TAREFAS A CUMPRIR:
1: Responda com base na ficha clínica:
(a) Como era a mãe dele?
(b) Onde ele procurou uma justificação intelectual do seu «destino»?
(c) Com o que ele identificava a natureza?
2: Atualize a ficha clínica começando em "Ficha clínica" e terminando em "como um fatalista.", com "austera" trocado por "severa".
### TRECHO
22.9.08

Ficha clínica

Órfão de pai e inibido por uma mãe austera, acumulou um sentimento de culpabilidade e um complexo de inferioridade. Desejou mulheres dominantes e agressivas, e exacerbou uma deficiência sexual. Tinha tendências masoquistas. Foi rejeitado e traído, e escreveu páginas vingativas sobre fêmeas animalescas e infiéis. Identificava a natureza com a infância e procurou na mitologia uma justificação intelectual do seu «destino». Não valorizava o sucesso mas cortejava o fracasso. Vivia obcecado pelo suicídio e sempre se comportou como um fatalista.
######
### DADOS FORNECIDOS
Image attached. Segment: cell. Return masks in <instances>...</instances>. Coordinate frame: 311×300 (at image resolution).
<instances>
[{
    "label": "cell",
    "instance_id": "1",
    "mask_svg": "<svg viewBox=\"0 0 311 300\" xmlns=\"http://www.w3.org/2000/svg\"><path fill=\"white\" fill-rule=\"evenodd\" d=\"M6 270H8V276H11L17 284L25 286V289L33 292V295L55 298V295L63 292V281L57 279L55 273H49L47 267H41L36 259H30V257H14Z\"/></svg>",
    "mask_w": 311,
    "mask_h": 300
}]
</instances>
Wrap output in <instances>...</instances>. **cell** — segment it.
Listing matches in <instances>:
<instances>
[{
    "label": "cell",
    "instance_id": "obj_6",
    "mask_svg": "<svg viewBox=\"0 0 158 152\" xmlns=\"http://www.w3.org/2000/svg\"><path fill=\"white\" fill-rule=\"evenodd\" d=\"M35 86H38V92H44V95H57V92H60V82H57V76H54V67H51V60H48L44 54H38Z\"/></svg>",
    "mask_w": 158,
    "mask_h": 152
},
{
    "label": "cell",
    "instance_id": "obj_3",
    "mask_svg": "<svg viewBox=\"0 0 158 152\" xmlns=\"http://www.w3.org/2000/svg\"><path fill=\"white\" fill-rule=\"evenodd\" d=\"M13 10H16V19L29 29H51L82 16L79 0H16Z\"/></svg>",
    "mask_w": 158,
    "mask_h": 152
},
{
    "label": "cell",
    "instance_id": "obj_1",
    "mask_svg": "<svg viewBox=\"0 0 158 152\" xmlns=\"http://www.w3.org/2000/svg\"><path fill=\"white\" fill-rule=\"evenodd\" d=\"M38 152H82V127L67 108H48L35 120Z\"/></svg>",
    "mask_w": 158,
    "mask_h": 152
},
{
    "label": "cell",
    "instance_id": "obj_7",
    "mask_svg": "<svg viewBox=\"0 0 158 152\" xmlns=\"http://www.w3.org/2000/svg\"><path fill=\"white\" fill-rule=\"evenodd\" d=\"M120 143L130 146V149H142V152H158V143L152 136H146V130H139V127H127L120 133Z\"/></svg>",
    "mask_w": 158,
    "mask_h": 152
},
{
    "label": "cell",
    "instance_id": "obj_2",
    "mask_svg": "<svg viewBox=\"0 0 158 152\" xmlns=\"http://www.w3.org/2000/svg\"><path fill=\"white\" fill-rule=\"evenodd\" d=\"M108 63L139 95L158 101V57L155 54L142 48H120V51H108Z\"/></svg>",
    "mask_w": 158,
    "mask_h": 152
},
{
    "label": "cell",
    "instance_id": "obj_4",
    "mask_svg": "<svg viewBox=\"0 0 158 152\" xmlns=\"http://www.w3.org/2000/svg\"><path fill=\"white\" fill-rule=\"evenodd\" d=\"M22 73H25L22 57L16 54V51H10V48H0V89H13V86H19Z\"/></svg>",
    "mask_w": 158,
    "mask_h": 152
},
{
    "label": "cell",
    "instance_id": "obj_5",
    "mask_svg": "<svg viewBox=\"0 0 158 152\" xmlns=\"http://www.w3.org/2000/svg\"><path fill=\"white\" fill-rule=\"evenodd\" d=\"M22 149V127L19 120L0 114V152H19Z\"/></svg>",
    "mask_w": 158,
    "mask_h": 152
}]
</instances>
######
RESPOSTAS DADAS:
1:
(a) Austera.
(b) Na mitologia.
(c) Com a infância.

2:
Ficha clínica

Órfão de pai e inibido por uma mãe severa, acumulou um sentimento de culpabilidade e um complexo de inferioridade. Desejou mulheres dominantes e agressivas, e exacerbou uma deficiência sexual. Tinha tendências masoquistas. Foi rejeitado e traído, e escreveu páginas vingativas sobre fêmeas animalescas e infiéis. Identificava a natureza com a infância e procurou na mitologia uma justificação intelectual do seu «destino». Não valorizava o sucesso mas cortejava o fracasso. Vivia obcecado pelo suicídio e sempre se comportou como um fatalista.